** Data for processing follows **

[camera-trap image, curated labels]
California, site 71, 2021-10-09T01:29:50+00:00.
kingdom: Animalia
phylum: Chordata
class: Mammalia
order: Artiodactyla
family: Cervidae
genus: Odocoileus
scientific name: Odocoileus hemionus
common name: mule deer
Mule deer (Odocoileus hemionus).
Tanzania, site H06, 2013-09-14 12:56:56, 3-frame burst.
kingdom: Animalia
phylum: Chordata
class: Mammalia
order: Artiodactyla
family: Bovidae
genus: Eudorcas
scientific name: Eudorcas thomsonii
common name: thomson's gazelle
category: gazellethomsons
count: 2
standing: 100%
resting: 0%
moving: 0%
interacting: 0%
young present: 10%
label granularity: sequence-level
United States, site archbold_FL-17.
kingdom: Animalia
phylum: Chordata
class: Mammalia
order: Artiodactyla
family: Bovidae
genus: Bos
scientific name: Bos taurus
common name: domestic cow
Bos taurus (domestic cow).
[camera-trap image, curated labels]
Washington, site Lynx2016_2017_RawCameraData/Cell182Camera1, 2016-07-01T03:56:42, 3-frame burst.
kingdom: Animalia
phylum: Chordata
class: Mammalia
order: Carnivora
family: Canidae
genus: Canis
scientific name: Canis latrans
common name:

** End of Data for processing **

**The task:** A full, exact copy of the entries is the required answer.

**Result:**
[camera-trap image, curated labels]
California, site 71, 2021-10-09T01:29:50+00:00.
kingdom: Animalia
phylum: Chordata
class: Mammalia
order: Artiodactyla
family: Cervidae
genus: Odocoileus
scientific name: Odocoileus hemionus
common name: mule deer
Mule deer (Odocoileus hemionus).
Tanzania, site H06, 2013-09-14 12:56:56, 3-frame burst.
kingdom: Animalia
phylum: Chordata
class: Mammalia
order: Artiodactyla
family: Bovidae
genus: Eudorcas
scientific name: Eudorcas thomsonii
common name: thomson's gazelle
category: gazellethomsons
count: 2
standing: 100%
resting: 0%
moving: 0%
interacting: 0%
young present: 10%
label granularity: sequence-level
United States, site archbold_FL-17.
kingdom: Animalia
phylum: Chordata
class: Mammalia
order: Artiodactyla
family: Bovidae
genus: Bos
scientific name: Bos taurus
common name: domestic cow
Bos taurus (domestic cow).
[camera-trap image, curated labels]
Washington, site Lynx2016_2017_RawCameraData/Cell182Camera1, 2016-07-01T03:56:42, 3-frame burst.
kingdom: Animalia
phylum: Chordata
class: Mammalia
order: Carnivora
family: Canidae
genus: Canis
scientific name: Canis latrans
common name:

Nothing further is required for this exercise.